Consequently, computing the hash like this works out much better:
static const unsigned int primetable[256] = {
1, 1429, 1433, 1439, 1447, 1451, 1453, 1459, 1471, 1481, 1483, 1487, 1489, 1493, 1499, 1511, 1523, 1531, 1543, 1549, 1553, 1559, 1567, 1571, 1579, 1583, 1597, 1601, 1607, 1609, 1613, 1619,
821, 823, 827, 829, 839, 853, 857, 107, 859, 863, 877, 881, 883, 109, 887, 907, 113, 127, 131, 137, 139, 149, 151, 157, 163, 167, 911, 919, 929, 937, 941, 947,
601, 607, 613, 617, 619, 631, 641, 643, 647, 653, 659, 661, 673, 677, 683, 691, 701, 709, 719, 727, 733, 739, 743, 751, 757, 761, 769, 773, 787, 797, 809, 811,
359, 11, 61, 31, 37, 3, 71, 43, 59, 7, 101, 79, 29, 53, 13, 23, 47, 103, 17, 5, 19, 41, 73, 83, 89, 67, 97, 367, 373, 379, 383, 389,
1181, 1187, 1193, 1201, 1213, 1217, 1223, 1229, 1231, 1237, 1249, 1259, 1277, 1279, 1283, 1289, 1291, 1297, 1301, 1303, 1307, 1319, 1321, 1327, 1361, 1367, 1373, 1381, 1399, 1409, 1423, 1427,
953, 967, 971, 977, 983, 991, 997, 1009, 1013, 1019, 1021, 1031, 1033, 1039, 1049, 1051, 1061, 1063, 1069, 1087, 1091, 1093, 1097, 1103, 1109, 1117, 1123, 1129, 1151, 1153, 1163, 1171,
397, 401, 409, 419, 421, 431, 433, 439, 443, 449, 457, 461, 463, 467, 479, 487, 491, 499, 503, 509, 521, 523, 541, 547, 557, 563, 569, 571, 577, 587, 593, 599,
173, 179, 181, 191, 193, 197, 199, 211, 223, 227, 229, 233, 239, 241, 251, 257, 263, 269, 271, 277, 281, 283, 293, 307, 311, 313, 317, 331, 337, 347, 349, 353
};
unsigned long prod = 1;
boolean overflow = false;
for (int i = 0; i < s.length(); i++)
{
overflow |= (prod > ULONG_MAX / primetable[s[i]]);
prod *= primetable[s[i]];
}
if (overflow)
prod ^= 1;
s.hash = prod;
with fast-outs:
if (s1.hash != s2.hash) return false;
if ((s1.hash & 1) != 0) return true;
if (s1.length() != s2.length()) return false;
The middle line is only safe to use if the character encoding is not multi-byte. If you are working with a multi-byte coding scheme then the hash will still eliminate most non-anagrams, but it will have a lot of false positives as some byte orderings cannot be ignored.
Hacking Mats Petersson's test code to read from a dictionary, and trying this and the other algorithms on real English dictionary input we see roughly a factor of four improvement over the next best algorithm (it was a factor of ten, but I tweaked the other code):
Functionis_anagram time: 218.9s hits: 93
Functionis_anagram1 time: 200s hits: 93
Functionis_anagram2 time: 40s hits: 93
Functionis_anagram3 time: 7.74s hits: 93
Functionis_anagram4 time: 2.65s hits: 93
Functionis_anagram5 time: 2.3s hits: 166
Functionis_anagram6 time: 0.56s hits: 166 <- This method
(the number of hits is different because the last two algorithms are both case-insensitive and my dictionary probably included acronyms colliding with natural words)
update: Although it's not what was asked, it was negligent of me to not point this out. I don't know if I didn't spot it or if I just got sick of typing or if I didn't want to make assumptions about the calling code...

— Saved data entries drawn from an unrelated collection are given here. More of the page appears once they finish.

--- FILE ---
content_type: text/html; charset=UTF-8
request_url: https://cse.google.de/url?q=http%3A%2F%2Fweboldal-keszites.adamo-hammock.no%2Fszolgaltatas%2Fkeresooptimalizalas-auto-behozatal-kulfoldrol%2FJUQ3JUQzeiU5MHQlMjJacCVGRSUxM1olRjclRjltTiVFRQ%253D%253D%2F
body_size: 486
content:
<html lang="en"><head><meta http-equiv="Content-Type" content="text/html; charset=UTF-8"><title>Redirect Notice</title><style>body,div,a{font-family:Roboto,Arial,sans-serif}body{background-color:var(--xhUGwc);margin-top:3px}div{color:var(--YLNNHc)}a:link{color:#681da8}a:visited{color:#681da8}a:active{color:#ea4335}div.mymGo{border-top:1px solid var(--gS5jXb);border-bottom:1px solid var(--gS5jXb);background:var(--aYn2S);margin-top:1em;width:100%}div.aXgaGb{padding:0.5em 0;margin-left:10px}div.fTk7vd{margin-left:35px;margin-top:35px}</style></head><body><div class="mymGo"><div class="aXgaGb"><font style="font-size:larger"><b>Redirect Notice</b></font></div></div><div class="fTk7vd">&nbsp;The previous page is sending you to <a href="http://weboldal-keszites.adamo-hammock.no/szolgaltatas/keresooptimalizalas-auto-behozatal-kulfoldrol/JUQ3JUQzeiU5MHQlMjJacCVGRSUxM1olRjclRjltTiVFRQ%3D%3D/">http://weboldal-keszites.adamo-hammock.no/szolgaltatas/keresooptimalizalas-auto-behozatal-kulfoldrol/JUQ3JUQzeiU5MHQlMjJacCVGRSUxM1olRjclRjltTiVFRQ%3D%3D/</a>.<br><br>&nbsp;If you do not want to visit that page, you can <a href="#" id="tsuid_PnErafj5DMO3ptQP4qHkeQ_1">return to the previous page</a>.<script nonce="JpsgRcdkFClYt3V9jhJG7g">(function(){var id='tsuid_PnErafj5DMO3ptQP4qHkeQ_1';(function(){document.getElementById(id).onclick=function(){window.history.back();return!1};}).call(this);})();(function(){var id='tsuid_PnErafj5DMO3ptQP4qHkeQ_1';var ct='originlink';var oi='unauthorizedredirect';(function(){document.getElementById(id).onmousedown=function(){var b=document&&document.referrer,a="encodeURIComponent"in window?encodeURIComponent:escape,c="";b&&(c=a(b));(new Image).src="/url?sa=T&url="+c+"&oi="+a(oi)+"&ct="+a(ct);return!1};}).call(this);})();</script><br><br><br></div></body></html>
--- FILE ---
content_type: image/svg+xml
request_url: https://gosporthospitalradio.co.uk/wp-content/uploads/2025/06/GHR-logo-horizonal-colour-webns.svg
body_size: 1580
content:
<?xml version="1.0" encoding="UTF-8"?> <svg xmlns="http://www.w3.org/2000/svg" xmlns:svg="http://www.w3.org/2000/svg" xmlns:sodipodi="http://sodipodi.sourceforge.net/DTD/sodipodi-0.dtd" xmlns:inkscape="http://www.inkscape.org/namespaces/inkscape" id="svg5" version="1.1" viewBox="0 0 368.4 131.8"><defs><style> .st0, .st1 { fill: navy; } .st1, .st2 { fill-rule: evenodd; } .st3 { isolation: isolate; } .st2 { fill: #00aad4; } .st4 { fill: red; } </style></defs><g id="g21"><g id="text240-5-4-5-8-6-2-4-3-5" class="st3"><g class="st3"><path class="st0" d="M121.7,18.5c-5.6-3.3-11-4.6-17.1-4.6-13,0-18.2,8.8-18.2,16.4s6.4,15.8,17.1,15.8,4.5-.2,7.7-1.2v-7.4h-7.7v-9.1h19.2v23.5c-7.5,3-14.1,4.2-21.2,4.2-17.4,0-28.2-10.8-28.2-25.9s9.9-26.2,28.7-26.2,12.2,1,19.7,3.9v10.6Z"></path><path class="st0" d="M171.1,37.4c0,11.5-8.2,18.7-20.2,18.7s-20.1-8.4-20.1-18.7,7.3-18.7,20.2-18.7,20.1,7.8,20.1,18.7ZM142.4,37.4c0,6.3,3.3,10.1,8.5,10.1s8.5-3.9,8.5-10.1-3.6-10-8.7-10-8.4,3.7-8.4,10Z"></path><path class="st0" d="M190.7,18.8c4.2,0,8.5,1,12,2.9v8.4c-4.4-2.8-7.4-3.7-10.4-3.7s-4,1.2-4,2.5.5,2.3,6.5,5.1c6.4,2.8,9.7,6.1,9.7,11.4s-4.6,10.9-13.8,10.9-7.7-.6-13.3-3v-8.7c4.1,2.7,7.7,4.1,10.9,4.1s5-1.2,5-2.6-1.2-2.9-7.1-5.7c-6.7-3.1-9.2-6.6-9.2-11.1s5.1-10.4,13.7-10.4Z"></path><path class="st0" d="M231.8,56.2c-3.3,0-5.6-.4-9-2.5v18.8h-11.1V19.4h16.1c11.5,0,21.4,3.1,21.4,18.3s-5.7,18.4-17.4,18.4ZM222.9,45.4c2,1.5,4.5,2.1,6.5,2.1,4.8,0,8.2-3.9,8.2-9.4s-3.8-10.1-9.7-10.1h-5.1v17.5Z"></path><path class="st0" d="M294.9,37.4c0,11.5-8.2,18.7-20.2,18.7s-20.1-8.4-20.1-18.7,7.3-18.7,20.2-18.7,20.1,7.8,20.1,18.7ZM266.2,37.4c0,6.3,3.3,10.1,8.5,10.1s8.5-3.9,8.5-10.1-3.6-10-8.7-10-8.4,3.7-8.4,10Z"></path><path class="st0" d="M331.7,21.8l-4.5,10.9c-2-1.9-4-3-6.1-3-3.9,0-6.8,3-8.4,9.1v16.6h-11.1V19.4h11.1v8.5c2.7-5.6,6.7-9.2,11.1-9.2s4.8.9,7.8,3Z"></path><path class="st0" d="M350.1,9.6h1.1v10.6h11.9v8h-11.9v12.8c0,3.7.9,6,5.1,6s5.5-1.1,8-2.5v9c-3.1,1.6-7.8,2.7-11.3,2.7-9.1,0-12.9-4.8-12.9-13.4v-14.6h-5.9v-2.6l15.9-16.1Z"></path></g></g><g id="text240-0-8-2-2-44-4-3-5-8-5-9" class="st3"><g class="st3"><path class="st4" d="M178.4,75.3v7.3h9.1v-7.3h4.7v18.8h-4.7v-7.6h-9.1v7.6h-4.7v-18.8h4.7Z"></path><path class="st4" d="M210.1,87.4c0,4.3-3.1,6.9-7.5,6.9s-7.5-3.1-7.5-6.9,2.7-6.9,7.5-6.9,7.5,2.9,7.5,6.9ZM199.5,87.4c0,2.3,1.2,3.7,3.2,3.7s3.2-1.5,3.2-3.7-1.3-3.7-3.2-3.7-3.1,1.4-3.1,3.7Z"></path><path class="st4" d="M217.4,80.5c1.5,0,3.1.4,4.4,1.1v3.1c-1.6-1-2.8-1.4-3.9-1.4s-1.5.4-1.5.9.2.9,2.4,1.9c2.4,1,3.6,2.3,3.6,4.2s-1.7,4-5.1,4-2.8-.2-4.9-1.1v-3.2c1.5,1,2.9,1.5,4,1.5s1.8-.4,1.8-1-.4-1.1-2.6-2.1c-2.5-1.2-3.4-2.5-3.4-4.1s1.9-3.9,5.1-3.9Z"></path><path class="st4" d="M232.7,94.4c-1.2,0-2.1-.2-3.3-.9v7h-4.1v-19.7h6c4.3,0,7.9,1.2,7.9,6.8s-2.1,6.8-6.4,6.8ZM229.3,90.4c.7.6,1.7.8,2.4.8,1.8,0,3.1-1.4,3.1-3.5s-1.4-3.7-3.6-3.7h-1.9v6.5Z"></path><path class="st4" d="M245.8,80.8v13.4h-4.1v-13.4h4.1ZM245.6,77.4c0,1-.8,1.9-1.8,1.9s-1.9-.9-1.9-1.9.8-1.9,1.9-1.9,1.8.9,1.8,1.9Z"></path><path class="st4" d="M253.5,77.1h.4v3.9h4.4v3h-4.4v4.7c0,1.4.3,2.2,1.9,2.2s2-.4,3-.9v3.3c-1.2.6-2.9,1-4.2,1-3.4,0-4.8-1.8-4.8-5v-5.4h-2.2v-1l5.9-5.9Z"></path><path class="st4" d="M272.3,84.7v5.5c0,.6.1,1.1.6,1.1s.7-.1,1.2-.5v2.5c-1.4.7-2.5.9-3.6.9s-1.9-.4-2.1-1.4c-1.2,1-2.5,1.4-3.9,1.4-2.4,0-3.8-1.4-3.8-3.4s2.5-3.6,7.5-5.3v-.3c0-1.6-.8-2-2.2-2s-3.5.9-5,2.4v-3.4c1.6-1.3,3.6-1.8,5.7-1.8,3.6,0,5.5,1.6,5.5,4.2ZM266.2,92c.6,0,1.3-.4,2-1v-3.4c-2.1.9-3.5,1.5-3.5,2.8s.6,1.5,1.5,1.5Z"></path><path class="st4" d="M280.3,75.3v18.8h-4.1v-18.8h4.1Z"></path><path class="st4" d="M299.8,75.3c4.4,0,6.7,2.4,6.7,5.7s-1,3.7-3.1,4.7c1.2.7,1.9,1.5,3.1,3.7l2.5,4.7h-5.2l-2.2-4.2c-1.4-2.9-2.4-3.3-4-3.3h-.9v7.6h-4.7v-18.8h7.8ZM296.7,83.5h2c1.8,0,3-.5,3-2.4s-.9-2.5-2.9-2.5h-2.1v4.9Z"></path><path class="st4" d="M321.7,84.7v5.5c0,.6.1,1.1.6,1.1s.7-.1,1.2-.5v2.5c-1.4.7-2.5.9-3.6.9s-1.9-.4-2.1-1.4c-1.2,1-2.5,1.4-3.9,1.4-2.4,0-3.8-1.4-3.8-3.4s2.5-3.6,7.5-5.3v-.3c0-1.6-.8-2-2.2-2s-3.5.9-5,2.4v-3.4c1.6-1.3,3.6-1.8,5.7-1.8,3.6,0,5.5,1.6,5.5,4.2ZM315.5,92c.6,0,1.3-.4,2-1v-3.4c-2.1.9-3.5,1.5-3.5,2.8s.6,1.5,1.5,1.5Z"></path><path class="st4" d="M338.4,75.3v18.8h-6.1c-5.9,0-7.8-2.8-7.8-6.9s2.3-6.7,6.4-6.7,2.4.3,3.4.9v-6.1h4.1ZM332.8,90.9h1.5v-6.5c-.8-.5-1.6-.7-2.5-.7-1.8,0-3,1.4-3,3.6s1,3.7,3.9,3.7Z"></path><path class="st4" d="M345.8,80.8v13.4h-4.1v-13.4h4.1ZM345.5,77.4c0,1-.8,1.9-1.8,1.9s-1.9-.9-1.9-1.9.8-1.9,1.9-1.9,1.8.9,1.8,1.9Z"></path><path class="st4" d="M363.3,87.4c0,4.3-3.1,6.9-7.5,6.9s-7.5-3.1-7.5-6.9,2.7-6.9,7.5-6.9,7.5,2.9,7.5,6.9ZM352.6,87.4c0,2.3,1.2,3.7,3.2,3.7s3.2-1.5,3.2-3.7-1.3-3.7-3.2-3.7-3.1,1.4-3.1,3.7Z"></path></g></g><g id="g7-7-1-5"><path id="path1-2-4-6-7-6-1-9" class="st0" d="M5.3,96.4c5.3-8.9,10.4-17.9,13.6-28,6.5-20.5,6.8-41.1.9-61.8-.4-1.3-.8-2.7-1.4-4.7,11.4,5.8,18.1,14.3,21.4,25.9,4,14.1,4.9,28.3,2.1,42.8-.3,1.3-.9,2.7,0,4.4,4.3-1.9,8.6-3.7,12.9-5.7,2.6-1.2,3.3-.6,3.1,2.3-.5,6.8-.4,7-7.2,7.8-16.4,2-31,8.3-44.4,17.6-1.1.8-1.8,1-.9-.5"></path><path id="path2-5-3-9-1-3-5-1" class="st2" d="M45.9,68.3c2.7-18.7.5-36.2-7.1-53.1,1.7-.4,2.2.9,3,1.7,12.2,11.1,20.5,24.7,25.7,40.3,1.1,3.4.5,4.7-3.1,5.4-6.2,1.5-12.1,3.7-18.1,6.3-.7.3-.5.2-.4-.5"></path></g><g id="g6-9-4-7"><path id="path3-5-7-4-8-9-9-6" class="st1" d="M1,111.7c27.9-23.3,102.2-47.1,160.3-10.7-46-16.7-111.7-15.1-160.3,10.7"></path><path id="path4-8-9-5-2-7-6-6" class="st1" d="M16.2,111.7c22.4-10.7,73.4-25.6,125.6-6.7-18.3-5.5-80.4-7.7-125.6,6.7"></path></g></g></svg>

Once you've hashed all the words, a trivial way to minimise the number of tests is to sort the list by that hash. Then you can trivially limit comparisons to parts of the list that are likely matches (according to the hash). This can also make branch prediction more efficient, too.
I just tried changing the N^2 iteration I tested with originally (I'm sure that was deliberately inefficient) to iterate over neighbours in a sorted list. The sort()
call dominated the timing, but was 200x faster than the fastest N^2 test, and the choice of comparison algorithm no longer made any meaningful difference to performance.
Or you could just bin words by hash as you receive them.